--- EXTRACTED TEXT ---
Risky game of cat and mouse unfolds on live TV

THE hunt for the Washington area sniper has become perhaps the ultimate TV reality show.

Risky game of cat and mouse unfolds on live TV

Investigators are engaged in an extraordinary effort to communicate via live television with a killer whose face and name they don’t know.

But he knows them. He’s watching every day on television, investigators believe. It’s like playing poker with an executioner who is standing behind a one-way mirror.

Such communication is both rare and risky for police. Serial killers rarely communicate with police, and when they do, they are usually not looking to get caught. They are looking for headlines, for notoriety, for their place in history. It is a declaration of superiority, a catch-me-if-you-can taunt.

“He wants to get credit for the work he's done,” said Carl Klockars, a criminologist at the University of Delaware.

David Berkowitz, the ‘Son of Sam’ killer who fatally shot six people in New York in 1976-77, sent letters to police and the media. After he was caught, he told police he had revelled in the fame it brought him. Jack the Ripper, perhaps history’s most notorious serial killer, sent hundreds of boasting letters to Scotland Yard, deriding investigators as inept.

“I keep on hearing the police have caught me but they won’t fix me just yet,” he wrote. “I have laughed when they look so clever and talk about being on the right track. I am down on whores and I shant quit ripping them till I do get buckled.”

On Monday, Berkowitz, who is serving a life sentence in New York, sent a three-page commentary on the sniper shootings to Rita Cosby of Fox News. He suggested several theories and dismissed the field of criminal profiling as “practically useless”.

“It is odd though, but for more than a week now I feel that I have been feeling this person’s anger and rage towards law enforcement. From the beginning, this person, whether he is a lone gunman or a member of a terrorist group is not shooting at people because he has anything against them, but rather that his rage is directed at someone or something else,” Berkowitz wrote.

What’s unprecedented about the sniper case is the extraordinary effort investigators are making to talk to the sniper on live TV. The stakes are high, and the pressure on law enforcement is showing.

Montgomery County Police Chief Charles Moose’s recent public demeanour is a clear sign of how much the stakes have escalated in the days since a message, believed to be from the sniper, was found at the scene of the Saturday night shooting in Ashland, Virginia.

Gone are Moose’s rambling and emotional news briefings, during which he would rail against the media or speak mournfully of the shootings.

On Sunday night, when Moose delivered his first televised message to the sniper, he clearly had a new purpose. He was brief and to the point and gave a precisely worded statement that a spokesman later explained would be understood by the intended recipient: “You gave us a telephone number. We do want to talk to you. Call us at the number you provided,” Chief Moose said.

Investigators believe the killer phoned police directly but used a voice-disguising device. Chief Moose urged the sniper to “call back”.

“The person you called could not hear everything that you said. The audio was unclear, and we want to get it right. Call us back so that we can clearly understand,” Chief Moose said.

It was the third time in two days that Chief Moose has tried to communicate with the sniper blamed for killing nine people and wounding three others since October 2.

--- DATA EXCERPT ---
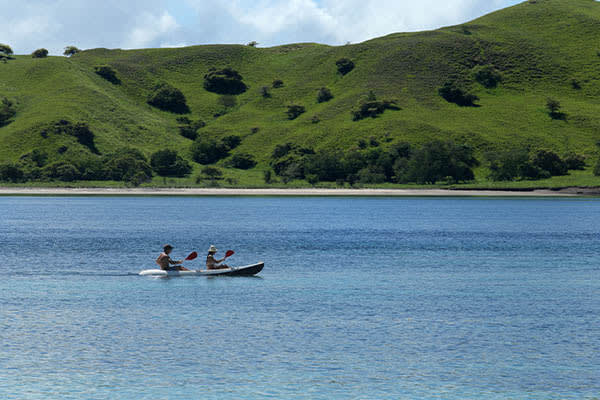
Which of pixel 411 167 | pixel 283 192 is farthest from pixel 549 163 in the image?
pixel 283 192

--- JOBS ---
• a. Reproduce word for word the stretch of the sniper article from "Such communication is" through "a catch-me-if-you-can taunt.".
• b. Write what comes next in the sniper article, picking up after its final sentence.
The data is not needed for anything here.

--- ANSWERS GIVEN ---
• a.
Such communication is both rare and risky for police. Serial killers rarely communicate with police, and when they do, they are usually not looking to get caught. They are looking for headlines, for notoriety, for their place in history. It is a declaration of superiority, a catch-me-if-you-can taunt.

• b.
He first sought contact on Sunday after a handwritten note was found behind the restaurant where the latest sniper victim was shot on Saturday. That note “hinted at a demand for money” and threatened “more killing” law enforcement sources told CNN.

The sources said authorities were comparing the letter and the handwriting to a message on a tarot card found near a Maryland school where a 13-year-old boy was critically wounded on October 7. That message said,

“Dear Mr Policeman, I am God”.

The handwriting, at least initially, did not appear to match, the sources said.

Chief Moose’s plea for the sniper to call came hours after police descended on a white Plymouth van at a phone booth near Richmond, Virginia.

Police had staked out the booth after receiving the message believed to be from the sniper. Investigators said privately that they feared the developments with the white van (the occupants had nothing to do with the shootings) could hurt the negotiations.

“'This is a highly interactive process with the killer and the media and the public,” said Mike Rustigan, a criminologist at San Francisco State University. “He’s not giving us too much, yet he can’t shut down the media.”

One senior federal law enforcement official said that investigators had not ruled out the possibility of a second shooter and that there has been much discussion about the sniper’s timing in opening a dialogue.

“Is this a decision he just came to,” the official said, “or was this the plan all along?”

Establishing a dialogue with the sniper may offer investigators their best hope to catch him. Police have attempted to communicate with serial killers in the past but have not had much success.

Jack the Ripper was never caught. Nor was the ‘Zodiac’ killer, who terrorised the San Francisco Bay Area in the late 1960s and early 1970s and claimed to have killed 37 people. Zodiac wrote 21 letters to newspapers, providing details only the killer could have known and challenging police to find him.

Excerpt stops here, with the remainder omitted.